| INFORMATION GIVEN |
━━━━━━━━━━

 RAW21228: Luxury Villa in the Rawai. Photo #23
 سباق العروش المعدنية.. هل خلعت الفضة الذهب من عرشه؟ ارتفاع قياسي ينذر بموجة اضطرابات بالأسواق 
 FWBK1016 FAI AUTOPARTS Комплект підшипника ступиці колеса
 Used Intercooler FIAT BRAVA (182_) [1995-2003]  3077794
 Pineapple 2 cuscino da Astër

━━━━━━━━━━

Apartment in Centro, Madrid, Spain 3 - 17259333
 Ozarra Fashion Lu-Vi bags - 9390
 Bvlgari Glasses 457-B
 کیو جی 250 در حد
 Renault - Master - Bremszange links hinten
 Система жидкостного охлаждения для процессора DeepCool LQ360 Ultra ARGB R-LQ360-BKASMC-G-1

━━━━━━━━━━

| WORK REQUEST |
Transcribe the records between the line containing "Apartment in Centro, Madrid, Spain" and the line containing "Система жидкостного охлаждения", inclusive, without any changes.

| SOLUTION FOR THIS EXERCISE |
Apartment in Centro, Madrid, Spain 3 - 17259333
 Ozarra Fashion Lu-Vi bags - 9390
 Bvlgari Glasses 457-B
 کیو جی 250 در حد
 Renault - Master - Bremszange links hinten
 Система жидкостного охлаждения для процессора DeepCool LQ360 Ultra ARGB R-LQ360-BKASMC-G-1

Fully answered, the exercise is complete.